• APPLY WHAT YOU READ:
**A)** Answer these questions from the post on aggregating Sharepoint content:
(i) What does the U2U RSS Feed for Microsoft Sharepoint 2003 let you define?
(ii) Which lists do the CorasWorks Roll-up webparts support?
(iii) What did SLS do to the Contacts lists in the subsite?
**B)** Echo the post on aggregating Sharepoint content word for word, everything from "- Only support" down to "to install it.".

• TEXT:
Creating aggregated views or Sharepoint content is a reoccuring topic. I've blogged about using RSS feeds to create aggregations or Roll-Ups (actually a CorasWorks trademark) before.
You generally have more options if the content you're aggregating (or rolling up) is located on subsites to a specific site.
The U2U RSS Feed for Microsoft Sharepoint 2003 will enable you to define highly customizable RSS feeds for specific lists or document libraries. Only drawback is that you actually have to define each feed, which pretty much rules out using it when your site count grows on a daily basis. For this scenario the previous version that Jan created is more suitable, because it exposes a generic What's New feed for all sites on your server.
RSS enables monitoring of content, but in other scenarios you'd want to work on the aggregated content more like a ListViewWebPart. The first thing you'll run across is the CorasWorks Roll-upTM webparts. These are general purpose well crafted webparts, but have a couple of drawbacks:
- If you want the different views (TreeView, SpreadSheetView, MyView) you'll need separate licenses which makes it a bit pricy for smaller projects.
- Only support for standard lists (Contacts, Events etc)
- If you want to add other columns than the default ones you'll need the advanced solution which is even more pricy
- The SpreadsheetView is not the DatasheetView. Export to excel is done with IE context menu and is less than intuitive (right clicking a group in the aggregated view will export only that group for some reason)
For my current project the excel export of aggregated contacts was crucial so the CorasWorks Contacts Roll-up was not the best fit.
In order to make the aggregated view work just like a Sharepoint list it would be a good thing if it actually was a Sharepoint list. I ran across the Omnisys Sharepoint List Synchronizer (SLS) which enables you to sync lists with other lists, lists on subsites and other data sources through ODBC. SLS seemed like a good idea so I decided to install it.
Connecting to Sharepoint list sources produced a couple of unintuitive error messages, but I finally managed to hook up to the lists. I selected the List to Subsite connection type and ran the "synchronization". Apparently it wasn't much of a sync but more of a push from site to subsite lists. Because I was trying to do an aggregation/roll-up, the data was in my subsites, not the rootsite (which was empty) and guess what happened. SLS emptied all Contacts lists in the subsite ("synchronizing" the empty root list). This was not documented.

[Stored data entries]
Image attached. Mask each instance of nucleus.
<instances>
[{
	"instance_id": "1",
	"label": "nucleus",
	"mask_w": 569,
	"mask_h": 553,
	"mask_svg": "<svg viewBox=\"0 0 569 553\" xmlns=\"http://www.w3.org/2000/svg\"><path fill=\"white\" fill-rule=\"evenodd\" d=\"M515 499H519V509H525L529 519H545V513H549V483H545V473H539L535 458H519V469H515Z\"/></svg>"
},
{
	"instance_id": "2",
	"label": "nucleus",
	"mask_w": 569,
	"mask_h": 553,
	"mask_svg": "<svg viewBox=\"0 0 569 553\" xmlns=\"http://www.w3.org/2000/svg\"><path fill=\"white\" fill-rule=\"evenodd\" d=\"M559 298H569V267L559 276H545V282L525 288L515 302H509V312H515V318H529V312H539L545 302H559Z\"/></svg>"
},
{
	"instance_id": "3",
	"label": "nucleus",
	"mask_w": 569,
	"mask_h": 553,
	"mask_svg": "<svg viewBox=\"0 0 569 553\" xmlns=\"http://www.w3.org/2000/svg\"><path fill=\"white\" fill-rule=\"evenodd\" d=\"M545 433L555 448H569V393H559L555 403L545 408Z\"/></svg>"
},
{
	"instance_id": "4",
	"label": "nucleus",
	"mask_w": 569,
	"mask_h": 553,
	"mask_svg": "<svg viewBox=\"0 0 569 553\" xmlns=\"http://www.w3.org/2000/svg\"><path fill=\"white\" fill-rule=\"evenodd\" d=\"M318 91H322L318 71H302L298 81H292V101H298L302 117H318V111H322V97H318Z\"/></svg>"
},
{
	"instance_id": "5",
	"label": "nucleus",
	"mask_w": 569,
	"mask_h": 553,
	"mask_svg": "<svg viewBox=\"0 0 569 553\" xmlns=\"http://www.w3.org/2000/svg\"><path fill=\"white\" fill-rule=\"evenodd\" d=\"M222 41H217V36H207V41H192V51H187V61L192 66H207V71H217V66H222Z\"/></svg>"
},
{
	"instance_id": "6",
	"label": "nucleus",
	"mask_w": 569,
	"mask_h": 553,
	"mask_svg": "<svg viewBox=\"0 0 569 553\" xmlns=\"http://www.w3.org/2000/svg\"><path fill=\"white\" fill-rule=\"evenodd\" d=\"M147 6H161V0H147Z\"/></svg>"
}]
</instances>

• EXPECTED RESPONSES:
**A)**
(i) Highly customizable RSS feeds for specific lists or document libraries.
(ii) Only standard lists, such as Contacts and Events.
(iii) It emptied all of them.

**B)**
- Only support for standard lists (Contacts, Events etc)
- If you want to add other columns than the default ones you'll need the advanced solution which is even more pricy
- The SpreadsheetView is not the DatasheetView. Export to excel is done with IE context menu and is less than intuitive (right clicking a group in the aggregated view will export only that group for some reason)
For my current project the excel export of aggregated contacts was crucial so the CorasWorks Contacts Roll-up was not the best fit.
In order to make the aggregated view work just like a Sharepoint list it would be a good thing if it actually was a Sharepoint list. I ran across the Omnisys Sharepoint List Synchronizer (SLS) which enables you to sync lists with other lists, lists on subsites and other data sources through ODBC. SLS seemed like a good idea so I decided to install it.